Il passaggio del testimone è stato perfetto. Alberto Tonut, triestino classe 1962, fu protagonista di pagine epiche del basket degli anni 80 e 90 in Nazionale (oro europeo nel 1983) e con i vari club in cui ha militato. È il papà di Stefano, nato nel 1993 a Cantù dove il genitore giocava, e oggi uomo copertina, un po’ inaspettatamente, della Italia. Gli azzurri, dopo l’esordio vincente contro l’Angola, oggi a Manila sfiderà la Repubblica Dominicana .
Alberto, come vivete a casa Tonut queste giornate azzurre?
«La partita contro l’Angola l’abbiamo vista tutti assieme davanti alla tv. Tifiamo e il cuore batte forte per le giocate di Stefano. Lo confesso, quello che alla fine soffre di più sono sempre io».
Suo figlio era un predestinato?
«No, nessuno di noi lo ha spinto per forza verso il basket. Certo, visto che io giocavo e lui veniva a vedermi, era forse inevitabile. Portare un cognome importante, quando ha scelto la pallacanestro, poteva essere pesante, ma lui non ci ha mai fatto caso. Quando decide una cosa va dritto per la sua strada. Come in campo».
Accetta consigli o critiche da lei?
«Sempre. Stefano non è un presuntuoso. Sa bene quello che vuole e per raggiungerlo si sacrifica. Quando era piccolino e ha iniziato ero felicissimo, però non credevo che avrebbe avuto una carriera così. È diventato un giocatore completo che sa unire grandi doti di attaccante con una propensione difensiva importante. Ormai mi risulta difficile criticarlo come poteva accadere qualche anno fa. Mi trovo spesso a dirgli: bravo!».

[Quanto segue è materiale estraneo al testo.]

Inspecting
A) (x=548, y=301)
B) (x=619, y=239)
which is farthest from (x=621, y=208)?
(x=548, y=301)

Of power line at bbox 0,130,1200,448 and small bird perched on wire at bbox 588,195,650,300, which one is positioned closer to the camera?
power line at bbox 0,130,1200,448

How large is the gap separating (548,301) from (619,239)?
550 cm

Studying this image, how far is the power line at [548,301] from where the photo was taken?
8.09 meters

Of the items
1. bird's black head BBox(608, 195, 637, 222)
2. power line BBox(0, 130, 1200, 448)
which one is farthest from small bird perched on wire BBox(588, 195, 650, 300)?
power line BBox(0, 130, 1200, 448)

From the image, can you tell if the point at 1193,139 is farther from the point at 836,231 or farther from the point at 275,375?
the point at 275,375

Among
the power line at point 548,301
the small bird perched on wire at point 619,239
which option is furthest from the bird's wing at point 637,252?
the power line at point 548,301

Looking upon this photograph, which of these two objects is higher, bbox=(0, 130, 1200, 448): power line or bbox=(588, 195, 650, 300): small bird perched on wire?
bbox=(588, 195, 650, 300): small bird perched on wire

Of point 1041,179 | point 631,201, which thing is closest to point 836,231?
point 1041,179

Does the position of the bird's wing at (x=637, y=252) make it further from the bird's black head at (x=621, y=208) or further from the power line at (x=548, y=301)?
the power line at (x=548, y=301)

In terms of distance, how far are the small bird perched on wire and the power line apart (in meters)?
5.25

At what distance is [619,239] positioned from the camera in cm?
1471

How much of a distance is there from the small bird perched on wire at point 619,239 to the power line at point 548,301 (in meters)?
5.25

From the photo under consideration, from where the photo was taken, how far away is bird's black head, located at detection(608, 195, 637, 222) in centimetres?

Il ct Pozzecco lo vorrebbepiù egoista. Concorda?
«Ha ragione. Spesso rinuncia a un tiro aperto per un passaggio in più. Però è fatto così e credo che ormai sarà difficile cambiarlo. L’altruismo è certamente una dote che ti fa anche benvolere dai compagni. Certo, qualche conclusione in più non guasterebbe…».
Cosa ha pensato quando il Poz è stato nominato ct?
«Sono di parte perché per me Gianmarco è come un fratello. Suo papà è stato un mio coach e siamo legatissimi. Però il mio giudizio non è influenzato da questo. Poz è l’allenatore arrivato al momento giusto nel posto giusto. I giocatori della Nazionale sono ormai fatti e formati. Sì, bisogna costruire un canovaccio tattico, ma serve farli stare bene, fargli avvertire fiducia. Caricarli, insomma. Poz in questo è un maestro».
Chi è stato il suo Pozzecco?
«Sono stato allenato dal meglio del meglio: Gamba, Zorzi, Bianchini, Lombardi, Messina. Se devo dire chi mi ha dato di più non ho dubbi: Alberto Bucci”».
Che basket è quello di oggi rispetto a quello giocato da lei?
«Se riguardo le nostre partite sorrido. Sembra che sia innestato il tasto del rallentatore. Questi oggi corrono e saltano come pazzi! La nostra Nazionale era più definita nella specificità dei ruoli, quella di adesso ha tanti giocatori intercambiabili. Stefano e gli altri azzurri producono un buon basket1: andranno avanti».
Suo figlio leader in azzurro. Se lo immaginava?
«Sono orgoglioso, se avessi dovuto disegnarlo lo avrei voluto così. Lui leader lo è sempre stato per le sue caratteristiche. Ma non più degli altri. La forza di questa squadra è che ognuno porta un grande contributo: il leader carismatico è Melli, quello del killer instinct Spissu, Stefano quello silenzioso, Datome per esperienza, Ricci per motivazioni».
Che messaggio vuole mandare a Stefano?
«Non gli auguro di fare un buon Mondiale…perché sono certo lo farà! Tutto quello di buono che sta mostrando lo aiuterà a fare un’ottima stagione anche a Milano».